EXERCISE REQUIREMENTS ->
In the data below, one line contains "Tự Học Từ Vựng Tiếng Hàn Theo Chủ Đề" and a later one contains "Multiplication Table , Matthew Shipp". Print both, with every line between them, exactly and alone.

Segment Start: DATA EXTRACT

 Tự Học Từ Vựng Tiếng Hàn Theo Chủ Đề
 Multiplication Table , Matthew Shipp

Segment End: DATA EXTRACT
Segment Start: DATA EXTRACT

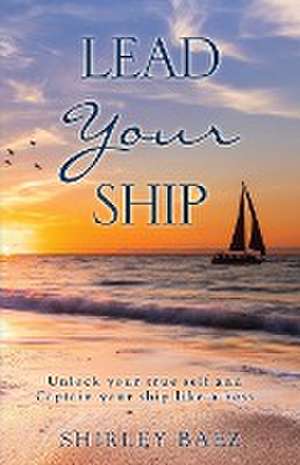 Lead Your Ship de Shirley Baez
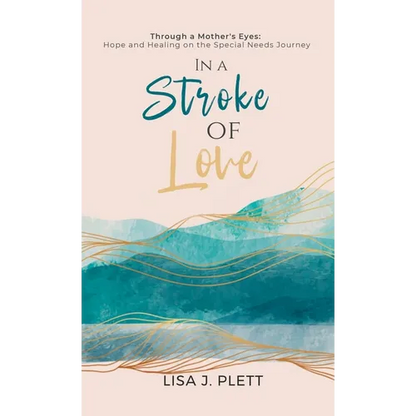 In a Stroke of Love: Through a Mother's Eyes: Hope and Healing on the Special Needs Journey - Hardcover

Segment End: DATA EXTRACT
Segment Start: DATA EXTRACT

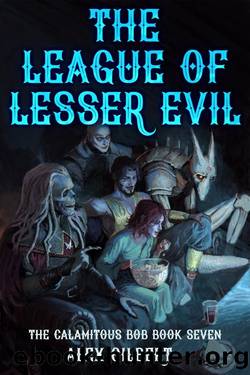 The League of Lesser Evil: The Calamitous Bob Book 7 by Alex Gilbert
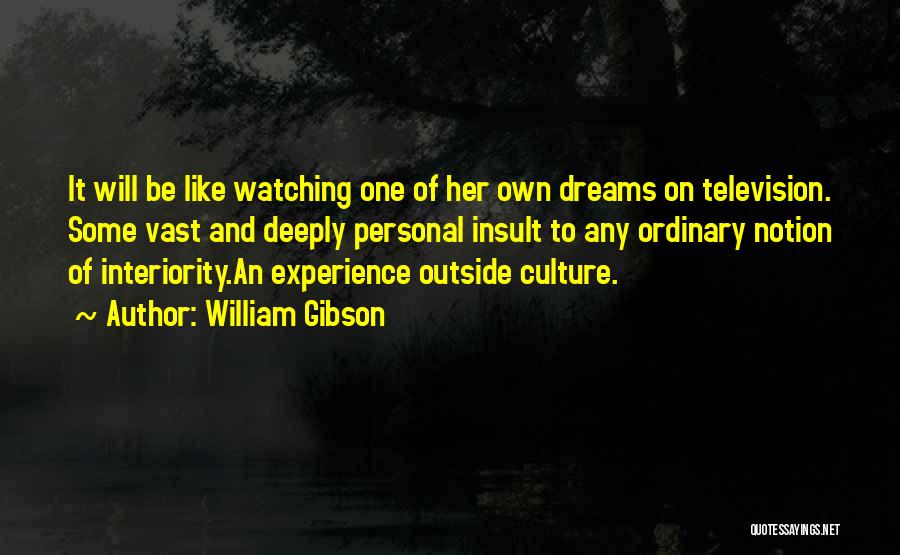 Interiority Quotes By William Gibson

Segment End: DATA EXTRACT

SOLUTION FOR THIS EXERCISE ->
 Tự Học Từ Vựng Tiếng Hàn Theo Chủ Đề
 Multiplication Table , Matthew Shipp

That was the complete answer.